[スクレイピングしたキャプションのテキストデータ]
┌──

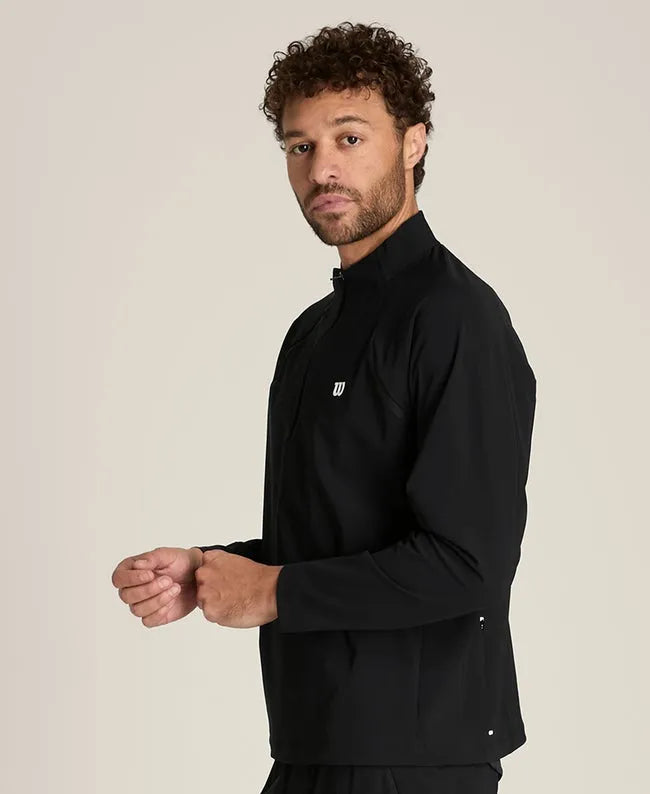 Elite Performance Popover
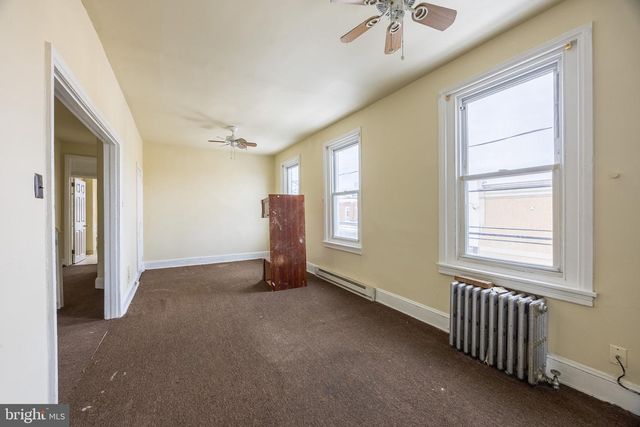 340 N 53RD ST, Philadelphia, PA 19139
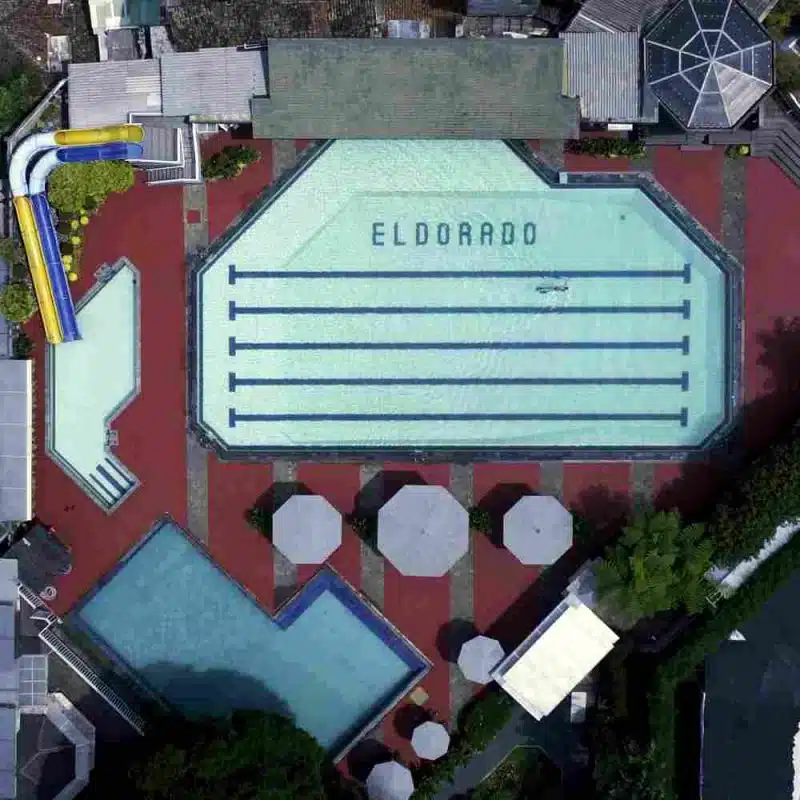 Tempat sewa drone di Cikedal, inilah alasan & tarif memakainya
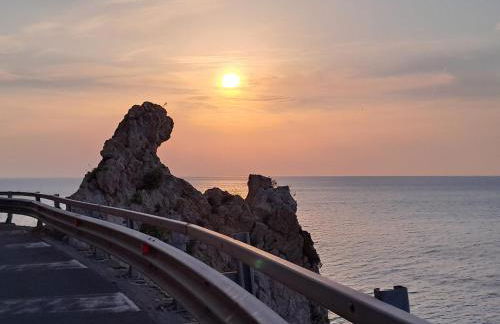 Appartamento Miramare - Foto 33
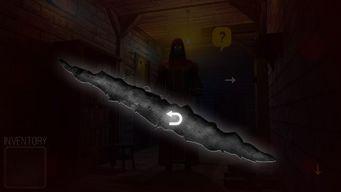 逃离恐惧之谜 2020,逃离恐惧之谜的惊心动魄之旅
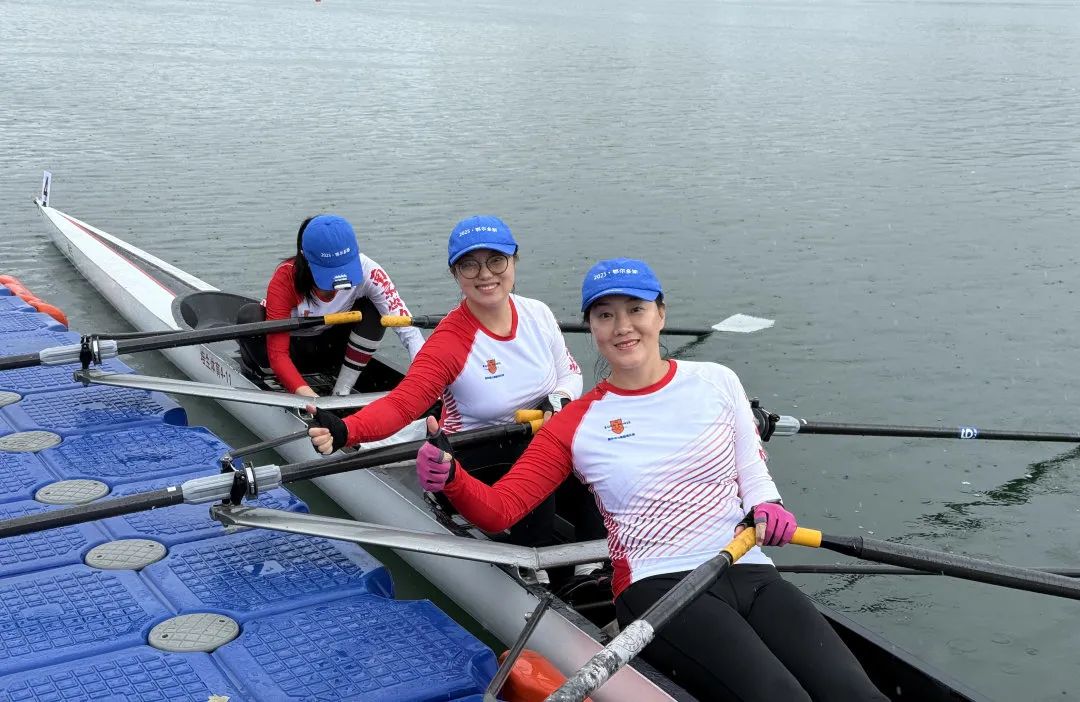 请登录查看高清图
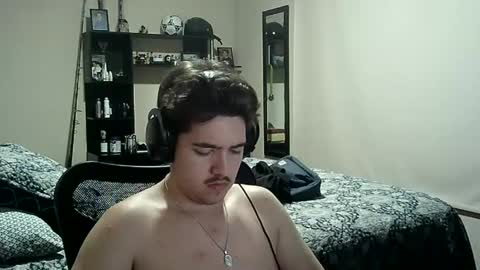 Josh online show from October 4, 4:50 am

└──

**問題:** 上のすべての行を、「Popover」を「Pullover」に置き換えてほかは変えずに書き直してください。画像は答えに含めないでください。

**解答例:**
 Elite Performance Pullover
 340 N 53RD ST, Philadelphia, PA 19139
 Tempat sewa drone di Cikedal, inilah alasan & tarif memakainya
 Appartamento Miramare - Foto 33
 逃离恐惧之谜 2020,逃离恐惧之谜的惊心动魄之旅
 请登录查看高清图
 Josh online show from October 4, 4:50 am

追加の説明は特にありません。